Generally speaking, you also need some sort of an operating system to make use of HTTP, and yet that doesn't figure into the complexity of HTTP.
In classic HTTP TLS was layered beneath it, providing important degrees of freedom, including the freedom to not use TLS, which can be especially important for experimentation and development.
Prediction: If HTTP/3 manages to substantially replace classic HTTP+TLS, QUIC is destined to become a kernel-provided service like TCP, shunting all that complexity behind an OS abstraction and freeing user space. The fact QUIC uses UDP is an important aspect here because a performant userspace QUIC stack conflicts with classic, high-value abstractions like file descriptors and processes; abstractions which make it viable (i.e. cheap) to have a rich, diverse ecosystem of languages and execution environments in userspace. More importantly, HTTP will have come full circle.

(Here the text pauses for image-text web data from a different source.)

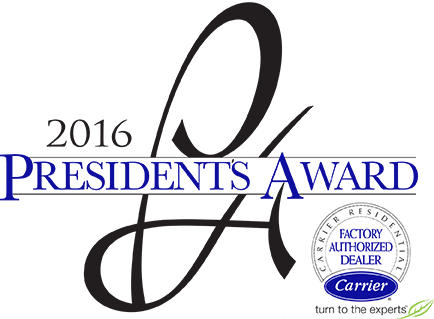 Reliant Air Conditioning Receives 2016 President's Award From Carrier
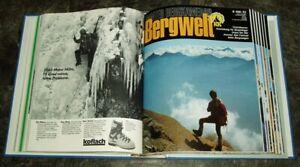 Bergwelt 1983 komplett Zeitschrift Jahrgang Ordner Alpin Winter Bergkamerad Alpe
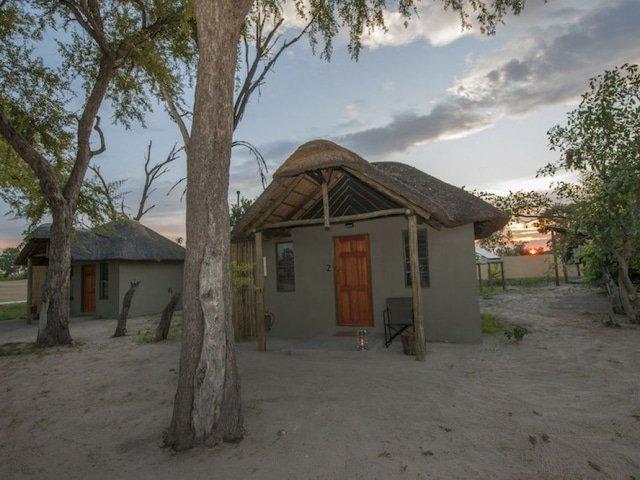 BSUS 12-day Chobe and Hwange Lodge Safari (Accommodated)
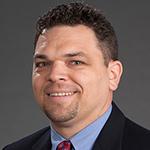 Zachary Hartsell, MHA, PA-C
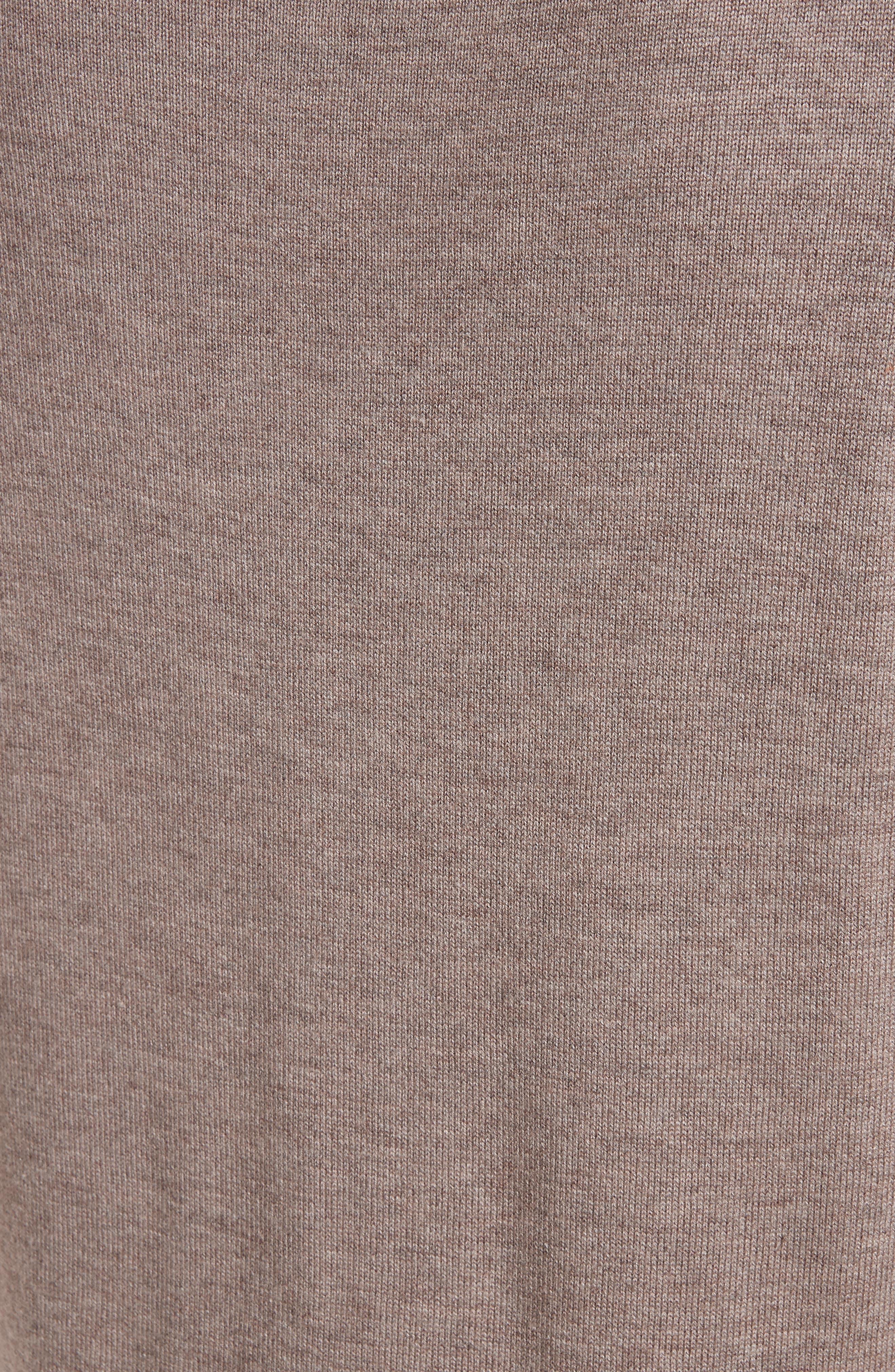 Catriona Wool & Silk Sweater Dress,                             Alternate thumbnail 12, color,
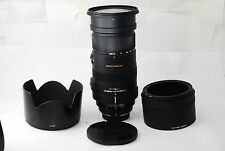 "Sigma AF 50-500mm F/4.5-6.3 APO HSM DG OS For Pentax ""Excellent++ "" #0531"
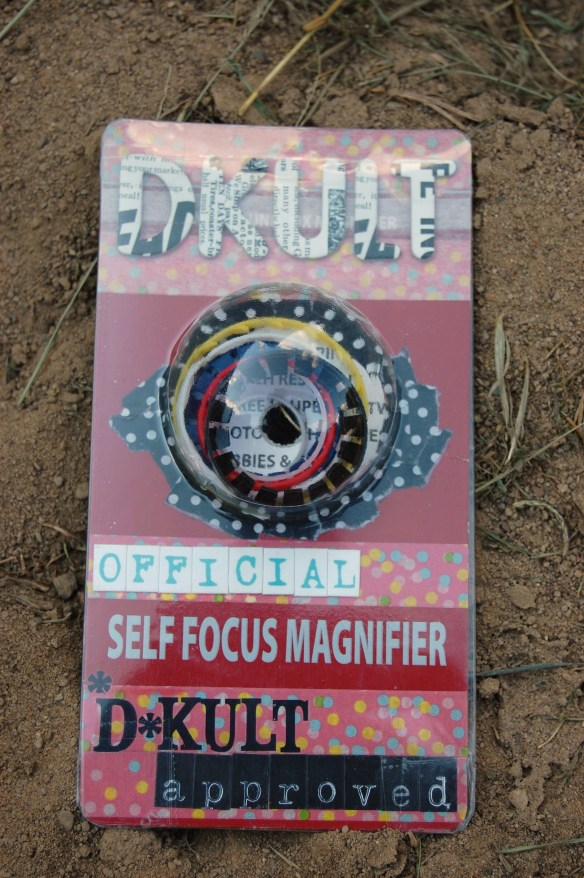 DKULT Self Focus Magnifier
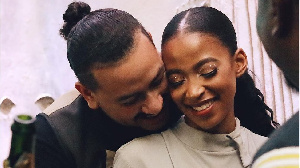 AKA fiancé: Wetin we know about Nelli Tembe and how she take die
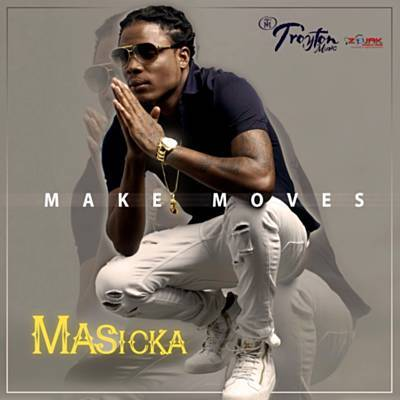Make Moves Ringtone Download Free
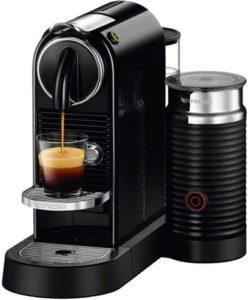Kapsulový kávovar DeLonghi EN 267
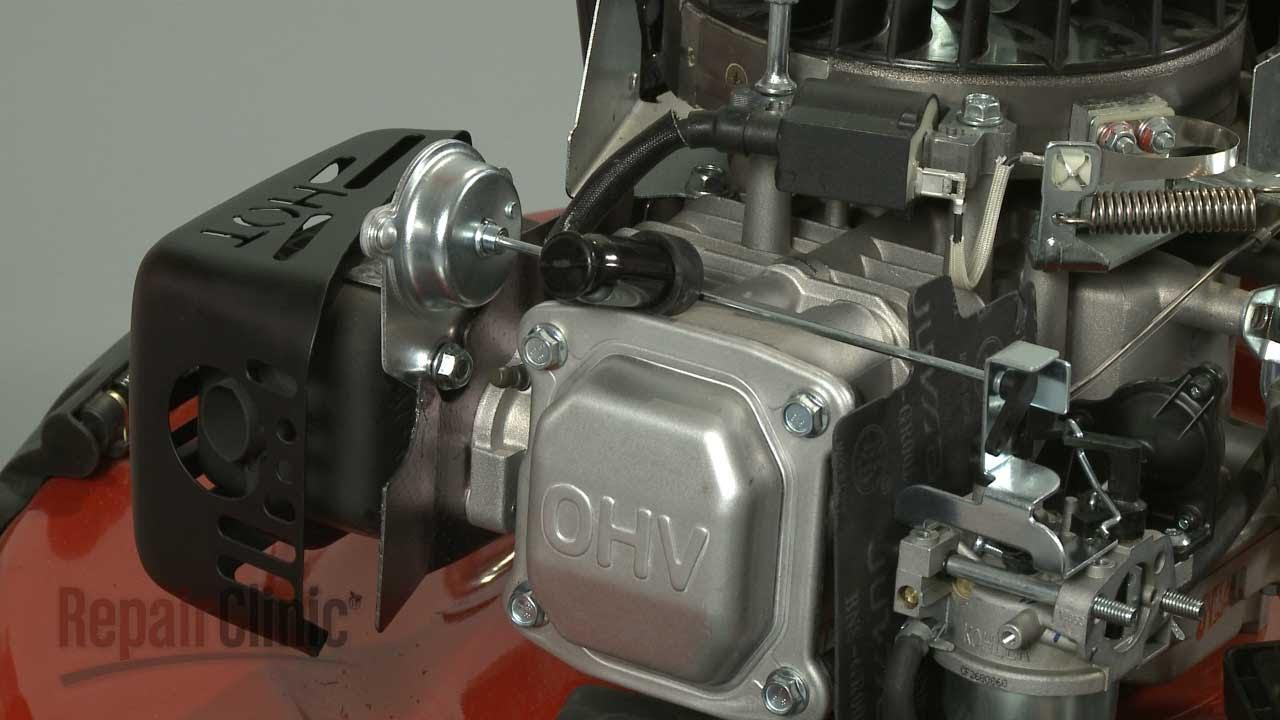 small engine diagram [ 1280 x 720 Pixel ]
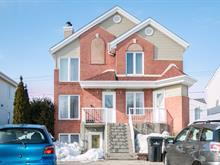 Condo à vendre à Deux-Montagnes, Laurentides, 636, boulevard de Deux-Montagnes, 14108956 - Centris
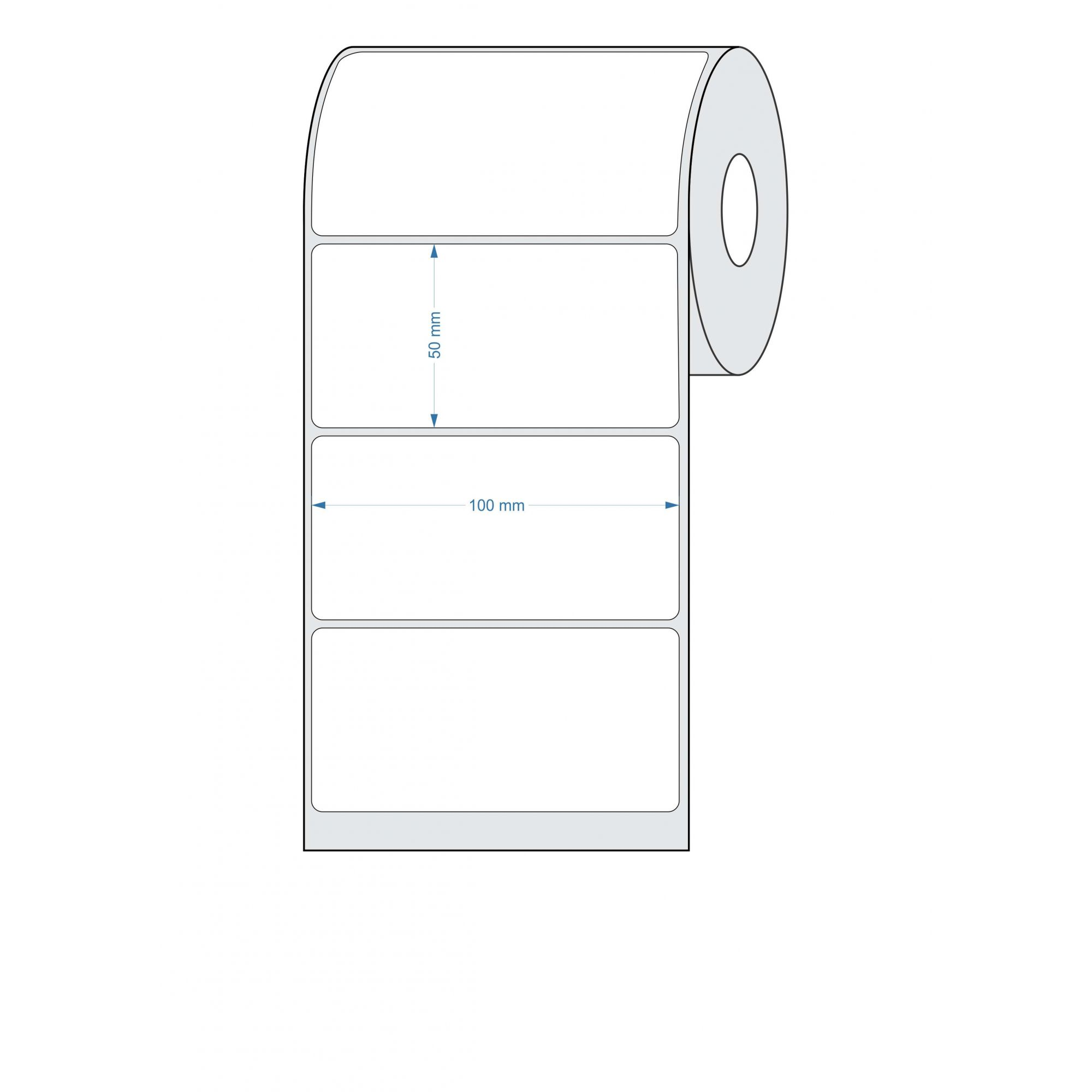 12 Rolos Etiquetas Adesivas Térmica 100x50 Mm 32 Metros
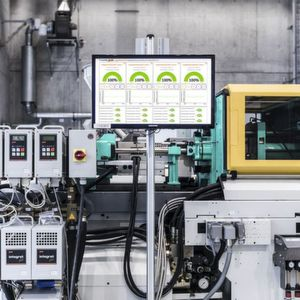 Smart solution for plastics processing: Condition and process monitoring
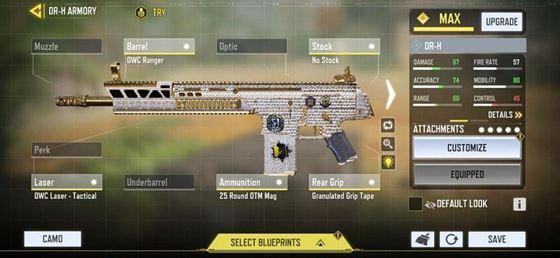 Оружейник DR-H в COD Mobile / Изображение через COD Mobile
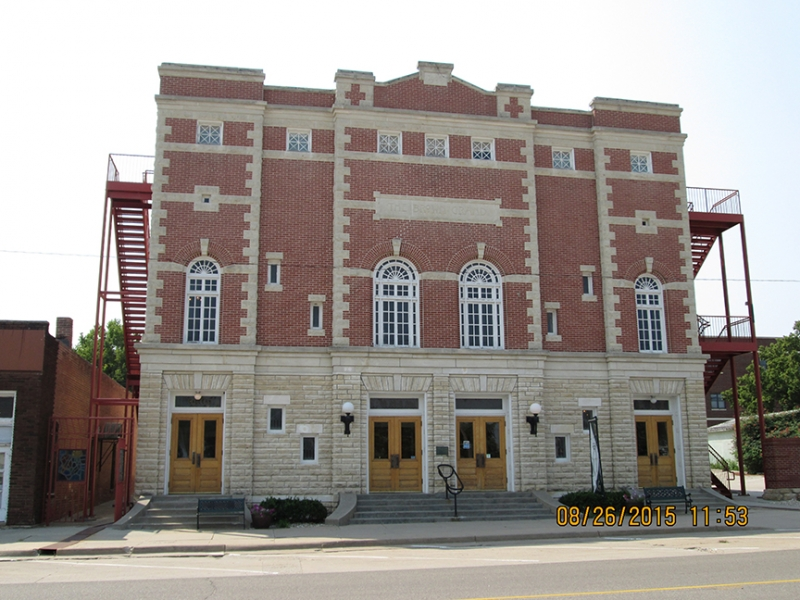 Concordia KS - Brown Grand Theater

> QUIC is destined to become a kernel-provided service like TCP
I think this might happen in the opposite direction to how you think: the prevalence of containers is likely to thin down the OS layer to just arbitrating the PCIe bus, and you'll get monolithic applications that handle all the layers inside themself. So the QUIC layer and the web server and the app-routing and the app itself will all happen inside the same process.
> The fact QUIC uses UDP is an important aspect here because a performant userspace QUIC stack conflicts with classic, high-value abstractions like file descriptors and processes
Only because the implementations of fds in popular kernels are absolute rubbish at allowing userspace to extend them, except for perhaps ptys. A userspace implementation of a protocol can make a domain socket or just pass the client one half of a socketpair, but it cannot change the way accept() behaves, let alone add its own sockopts.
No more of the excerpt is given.